Last year I wrote a blog on Micro-Management, looking at the bigger picture, whilst as a leader and manager I have never deployed a working philosophy across micro-management, the question has been raised is micro-management delusional or can it be effective?
A famous quote by Lt General Gus Pagonis, once said ‘I never tell a subordinate how to carry out a specific goal. Dictating terms to a subordinate undermines innovation, decreases the subordinate’s willingness to take responsibility for his or her actions, increases the potential for suboptimization of resources, and increases the chances that the command will be dysfunctional if circumstances change dramatically.’
Micro-management can be advantageous in certain short-term situations, such as while training new employees, increasing productivity of underperforming employees, controlling high-risk issues, and when there can be no question of who is in charge. However, the costs associated with long-term micro-management can be exorbitant. Symptoms such as low employee morale, high staff turnover, reduction of productivity and patient dissatisfaction can be associated with micro-management. The negative impacts are so intense that it is labelled among the top three reasons employees resign.
Ultimately, micro-management leads to decreased growth potential in a department. Managers who put too much emphasis on daily operational details can miss the broader picture and fail to plan for departmental expansion. Eventually, many micromanagers find themselves at considerable risk of burnout. Changing behaviour associated with micromanagement can be a lengthy and difficult process. As with most problems, the first step is to realise that there is behaviour that needs to be changed and to understand how it negatively impacts the department.

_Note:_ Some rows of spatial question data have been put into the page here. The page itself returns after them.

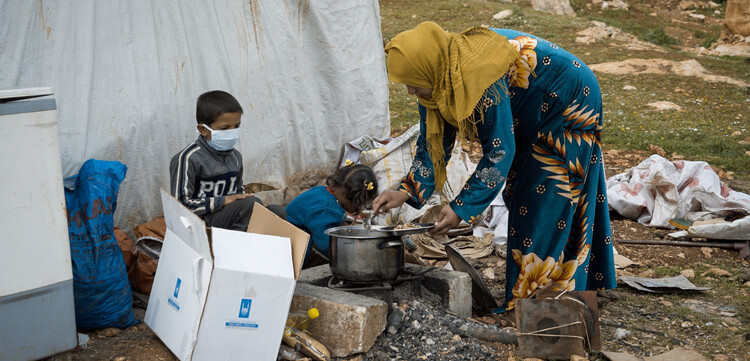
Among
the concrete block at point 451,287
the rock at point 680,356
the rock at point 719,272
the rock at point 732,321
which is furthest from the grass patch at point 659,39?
the rock at point 680,356

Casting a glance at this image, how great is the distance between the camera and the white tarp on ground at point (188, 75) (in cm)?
384

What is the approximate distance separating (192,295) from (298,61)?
2.92 m

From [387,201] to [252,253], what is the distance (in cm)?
79

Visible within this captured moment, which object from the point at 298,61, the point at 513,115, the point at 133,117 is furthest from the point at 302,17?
the point at 513,115

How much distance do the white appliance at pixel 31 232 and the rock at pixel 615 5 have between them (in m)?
17.3

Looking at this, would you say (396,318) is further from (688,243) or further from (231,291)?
(688,243)

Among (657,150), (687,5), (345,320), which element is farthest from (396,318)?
(687,5)

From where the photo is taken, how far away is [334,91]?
18.0 ft

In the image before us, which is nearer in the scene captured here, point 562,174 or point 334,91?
point 562,174

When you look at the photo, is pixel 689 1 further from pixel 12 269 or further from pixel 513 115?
pixel 12 269

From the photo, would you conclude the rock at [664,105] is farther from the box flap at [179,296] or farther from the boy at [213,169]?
the box flap at [179,296]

Conducting a self-assessment of one’s leadership style can be advantageous in this process. The true task is to find a balance between effectively performing daily obligations and strategically planning for the future. This task typically involves proper delegation of duties, and that in itself is a difficult challenge. Proper delegation of tasks may be the primary key to combating micro-managing behaviour, however, some other suggestions include:
- 1. Develop a vision of what the department will look like in the future.
- 2. Hire people with the right skills for the job.
- 3. Develop a policy and procedures manual.
- 4. Develop solid lines of communication between managers and subordinates.
- 5. Expect some employee errors.
Mistakes are an important process in the learning experience and should be viewed as a training expense. Employees who are allowed to be self-directed will be motivated to be more productive. Staffing issues such as low morale and high turnover will decrease; patient satisfaction will increase simultaneously
Let’s look at some of the positives across Micro-Management:
Putting Micro-management to Good Use
Each leader develops techniques, procedures, and processes to accomplish their art. Seen as tools in a toolkit, they use each one when the situation dictates to generate trust, produce a vision, or motivate a subordinate to deliver their goods. In this vein, micromanagement is nothing more than another tool in your toolkit. You use it when the situation dictates.
High-value, Critical Project.
When there’s a high-value, critical project underway in your area of responsibility you do not have an option of failure.
Fulfilling Expectations of Superiors. Call it self-preservation. Call it pandering. I call it ‘smart’. Micro-management sometimes needs to be deployed to satiate superiors who themselves wield micro-management as their normal operating mode.
Not a happy situation, but you may have staff members that aren’t up to the task. Yes, you need to fix that either through training or getting new talent.
If you have to micro-management ensure you do it correctly. Most people react to micro-management negatively, so ensure you do the following:
Let your team know you’re going to deep dive and why. Subordinates may not enjoy the extra involvement, but most often they’ll accept it if they know why you’re getting into the weeds.
Train your team so micro-management goes away. If you’re team is new or not seasoned enough, get to work training them to anticipate what questions to answer and what information to push forward. Micro-management is used most often when there’s a lack of trust in a subordinate’s skill or blind spots in a projects path. Provide the training/mentoring necessary to in still the needed skill and give your team the recipe for what information is needed to illuminate the key aspects of the project.
Do not micro-manage as Standard Operating Procedure (SOP). Using this tool is good if done so sparingly. If you’re using it on every project, then it’s time for some self-analysis. Constant micro-management comes from a lot of bad stuff on behalf of the leader: lack of self-confidence, lack of knowledge/skill, perfectionism, ego/arrogance, etc. If you find yourself in the weeds constantly, step back and ask ‘why’.
Always remember, leadership has sometimes been described as taking people to a place that they would not normally go to on their own. Once a sound strategic planning process has determined what that place should be it is the leader’s prime and fundamental responsibility to assure that the full resources of the organisation are effectively brought to bear to achieve that destination.
An effective planning process can and will systematically examine the company’s situation, its assumptions about the future and its current and required competencies. It will then bring the management team to consensus on a future course and direction for the firm.
The output should be a vision: a realistic, credible, attractive future for the organization. An effective planning process will also be participative in nature. A team of people will provide input from different functional and personality perspectives and their participation will create the buy-in necessary for successful implementation. But at the end of the day it is the organisation’s leader who has to be the chief steward of the vision. It is he or she who has to be obsessed with the desired outcome.